▶ _PROBLEM_
Count the lines in the items below that contain the string "pixel", and reply with the number alone.

▶ _RECORD LIST_
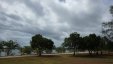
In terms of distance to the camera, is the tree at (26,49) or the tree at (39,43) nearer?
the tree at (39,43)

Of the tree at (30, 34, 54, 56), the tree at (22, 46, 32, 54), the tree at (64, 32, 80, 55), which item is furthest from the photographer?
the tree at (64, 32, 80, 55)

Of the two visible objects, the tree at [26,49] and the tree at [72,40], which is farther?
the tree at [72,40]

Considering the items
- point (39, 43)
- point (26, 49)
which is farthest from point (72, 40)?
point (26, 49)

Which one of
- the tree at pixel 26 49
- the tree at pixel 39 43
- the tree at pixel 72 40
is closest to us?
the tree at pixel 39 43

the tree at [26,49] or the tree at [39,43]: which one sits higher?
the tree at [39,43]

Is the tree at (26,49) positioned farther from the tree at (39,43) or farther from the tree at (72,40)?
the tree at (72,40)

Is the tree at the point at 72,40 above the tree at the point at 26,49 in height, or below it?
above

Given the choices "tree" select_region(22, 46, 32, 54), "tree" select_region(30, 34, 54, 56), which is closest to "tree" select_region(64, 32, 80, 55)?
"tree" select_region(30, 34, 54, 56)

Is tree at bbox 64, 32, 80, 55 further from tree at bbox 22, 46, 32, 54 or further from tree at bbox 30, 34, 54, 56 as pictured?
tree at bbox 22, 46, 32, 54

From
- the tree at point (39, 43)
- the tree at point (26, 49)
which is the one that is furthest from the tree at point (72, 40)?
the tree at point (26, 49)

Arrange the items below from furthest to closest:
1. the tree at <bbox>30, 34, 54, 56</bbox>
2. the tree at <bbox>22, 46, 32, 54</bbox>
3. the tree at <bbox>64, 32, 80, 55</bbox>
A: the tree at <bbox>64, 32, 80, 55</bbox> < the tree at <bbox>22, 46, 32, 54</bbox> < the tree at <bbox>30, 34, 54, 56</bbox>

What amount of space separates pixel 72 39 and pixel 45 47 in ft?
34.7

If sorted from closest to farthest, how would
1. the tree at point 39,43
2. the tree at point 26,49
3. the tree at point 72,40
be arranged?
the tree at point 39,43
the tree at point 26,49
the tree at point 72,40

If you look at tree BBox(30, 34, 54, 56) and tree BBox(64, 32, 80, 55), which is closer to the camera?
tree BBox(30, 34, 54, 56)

...

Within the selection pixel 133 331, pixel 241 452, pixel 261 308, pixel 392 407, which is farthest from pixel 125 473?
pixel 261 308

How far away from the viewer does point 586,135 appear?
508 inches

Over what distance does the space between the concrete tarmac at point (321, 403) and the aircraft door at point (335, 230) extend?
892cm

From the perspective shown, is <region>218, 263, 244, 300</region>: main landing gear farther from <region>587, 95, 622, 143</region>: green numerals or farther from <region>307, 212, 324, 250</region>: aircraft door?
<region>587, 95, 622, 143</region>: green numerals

...

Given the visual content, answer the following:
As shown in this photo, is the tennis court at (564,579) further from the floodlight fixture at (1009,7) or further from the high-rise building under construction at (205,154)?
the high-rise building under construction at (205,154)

▶ _RESPONSE_
7